Ali Tayyab, Hussain Fatma, Naeem Muhammad, Khan Ajmal, Al-Harrasi Ahmed
Clinico-Molecular Biochemistry Laboratory, Department of Biochemistry, Faculty of Sciences, University of Agriculture, Faisalabad, Pakistan.
College of Life Science, Hebei Normal University, Shijiazhuang, China.
Front Bioeng Biotechnol. 2022 May 17;10:888177. doi: 10.3389/fbioe.2022.888177. eCollection 2022.
is one of the most commonly used medicinal plants as it exhibits several pharmacological activities such as antioxidant, antibacterial, anticancer, antidiabetic, and hemolytic. The purpose of this study was to apply the nanotechnology approach for exploring the enhanced bioactivities of freshly prepared L. nanosuspensions and the phytochemical profile of seed ethanolic extract. In this study, we performed the biochemical characterization of L. ethanolic extract through High-performance liquid chromatography (HPLC), Fourier-transform infrared spectroscopy (FT-IR), and Gas chromatography (GC), and bioactivities in terms of antioxidant, antidiabetic, antibacterial, and hemolytic activities of nanosuspension and extract were competitively studied. The results revealed that the nanosuspension of seeds showed higher total phenolic (478.63 ± 5.00 mg GAE/100 g) and total flavonoid contents (192.23 ± 1.390 mg CE/100 g) than the ethanolic seed extract. The antioxidant activity was performed using the DPPH scavenging assay, and nanosuspension showed higher potential (16.74 ± 1.88%) than the extract. The antidiabetic activity was performed using antiglycation and α-amylase inhibition assays, nanosuspension showed higher antidiabetic potential [antiglycation (58 ± 0.912%)] and [bacterial α-amylase inhibition (18.0 ± 1.3675%)], respectively. Nanosuspension showed higher biofilm inhibition activity against (66.44 ± 3.529%) than the extract (44.96 ± 2.238%) and ciprofloxacin (59.39 ± 3.013%). Hemolytic activity was performed and nanosuspension showed higher hemolytic activity than the extract as 7.8 ± 0.1% and 6.5 ± 0.3%, respectively. The study showed that nanosuspension had enhanced the bioavailability of bioactive plant compounds as compared to the ethanolic extract. Therefore, nanosuspension of seed extract showed higher biochemical activities as compared to the ethanolic extract. This nanotechnology approach can be used as a platform for the development of combination protocols for the characterization of liquid state nanosuspensions in an adequate manner and also for therapeutic applications.

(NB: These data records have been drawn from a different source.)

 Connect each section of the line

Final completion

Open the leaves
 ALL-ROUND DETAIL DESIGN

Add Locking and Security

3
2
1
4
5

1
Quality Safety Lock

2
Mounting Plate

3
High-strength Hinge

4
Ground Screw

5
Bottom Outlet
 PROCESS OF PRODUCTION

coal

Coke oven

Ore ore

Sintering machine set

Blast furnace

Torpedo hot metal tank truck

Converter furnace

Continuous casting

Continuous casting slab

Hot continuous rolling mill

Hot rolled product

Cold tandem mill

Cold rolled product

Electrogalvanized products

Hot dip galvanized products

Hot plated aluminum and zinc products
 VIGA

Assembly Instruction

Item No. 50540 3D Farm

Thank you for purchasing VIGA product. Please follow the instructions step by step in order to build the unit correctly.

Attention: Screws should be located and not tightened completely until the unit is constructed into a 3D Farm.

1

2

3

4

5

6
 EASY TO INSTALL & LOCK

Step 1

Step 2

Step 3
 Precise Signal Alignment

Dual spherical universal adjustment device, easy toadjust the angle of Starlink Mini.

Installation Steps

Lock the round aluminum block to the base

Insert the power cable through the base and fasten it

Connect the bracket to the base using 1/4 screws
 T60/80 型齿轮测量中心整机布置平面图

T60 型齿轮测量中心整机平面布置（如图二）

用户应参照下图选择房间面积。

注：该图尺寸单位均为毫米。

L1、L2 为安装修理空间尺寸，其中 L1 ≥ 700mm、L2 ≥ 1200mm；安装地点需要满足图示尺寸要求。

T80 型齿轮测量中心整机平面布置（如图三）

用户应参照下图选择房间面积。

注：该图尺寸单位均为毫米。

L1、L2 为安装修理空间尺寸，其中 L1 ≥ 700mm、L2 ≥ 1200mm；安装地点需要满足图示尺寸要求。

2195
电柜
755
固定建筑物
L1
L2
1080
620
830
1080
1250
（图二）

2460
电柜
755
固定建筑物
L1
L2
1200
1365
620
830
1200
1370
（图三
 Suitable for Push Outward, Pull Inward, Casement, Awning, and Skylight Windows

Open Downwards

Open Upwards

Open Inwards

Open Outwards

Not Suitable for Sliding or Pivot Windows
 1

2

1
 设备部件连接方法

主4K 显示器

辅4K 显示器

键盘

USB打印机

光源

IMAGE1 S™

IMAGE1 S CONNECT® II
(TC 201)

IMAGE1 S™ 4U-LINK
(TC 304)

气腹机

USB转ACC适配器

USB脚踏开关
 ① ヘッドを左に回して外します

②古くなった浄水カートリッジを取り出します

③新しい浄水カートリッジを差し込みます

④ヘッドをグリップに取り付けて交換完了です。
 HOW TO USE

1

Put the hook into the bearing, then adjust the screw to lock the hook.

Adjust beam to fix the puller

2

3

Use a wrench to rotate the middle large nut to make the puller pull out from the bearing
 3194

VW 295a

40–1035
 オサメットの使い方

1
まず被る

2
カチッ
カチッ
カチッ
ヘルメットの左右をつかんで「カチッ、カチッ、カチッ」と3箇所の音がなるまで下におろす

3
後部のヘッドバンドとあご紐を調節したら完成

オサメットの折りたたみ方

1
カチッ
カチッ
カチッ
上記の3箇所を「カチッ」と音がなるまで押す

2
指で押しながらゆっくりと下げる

它是最常用的药用植物之一,因为它具有多种药理活性,如抗氧化、抗菌、抗癌、抗糖尿病和溶血活性。本研究的目的是应用纳米技术方法来探索新制备的[植物名称]纳米混悬液增强的生物活性以及种子乙醇提取物的植物化学特征。在本研究中,我们通过高效液相色谱(HPLC)、傅里叶变换红外光谱(FT-IR)和气相色谱(GC)对[植物名称]乙醇提取物进行了生化表征,并竞争性地研究了纳米混悬液和提取物在抗氧化、抗糖尿病、抗菌和溶血活性方面的生物活性。结果表明,[植物名称]种子的纳米混悬液比种子乙醇提取物具有更高的总酚含量(478.63±5.00毫克没食子酸当量/100克)和总黄酮含量(192.23±1.390毫克儿茶素当量/100克)。使用DPPH清除试验进行抗氧化活性检测,纳米混悬液显示出比提取物更高的潜力(16.74±1.88%)。使用抗糖化和α-淀粉酶抑制试验进行抗糖尿病活性检测,纳米混悬液分别显示出更高的抗糖尿病潜力[抗糖化(58±0.912%)]和[细菌α-淀粉酶抑制(18.0±1.3675%)]。纳米混悬液对[细菌名称]的生物膜抑制活性(66.44±3.529%)高于提取物(44.96±2.238%)和环丙沙星(59.39±3.013%)。进行了溶血活性检测,纳米混悬液的溶血活性高于提取物,分别为7.8±0.1%和6.5±0.3%。研究表明,与乙醇提取物相比,纳米混悬液提高了生物活性植物化合物的生物利用度。因此,[植物名称]种子提取物的纳米混悬液比乙醇提取物表现出更高的生化活性。这种纳米技术方法可作为一个平台,用于以适当方式开发用于表征液态纳米混悬液的组合方案,也可用于治疗应用。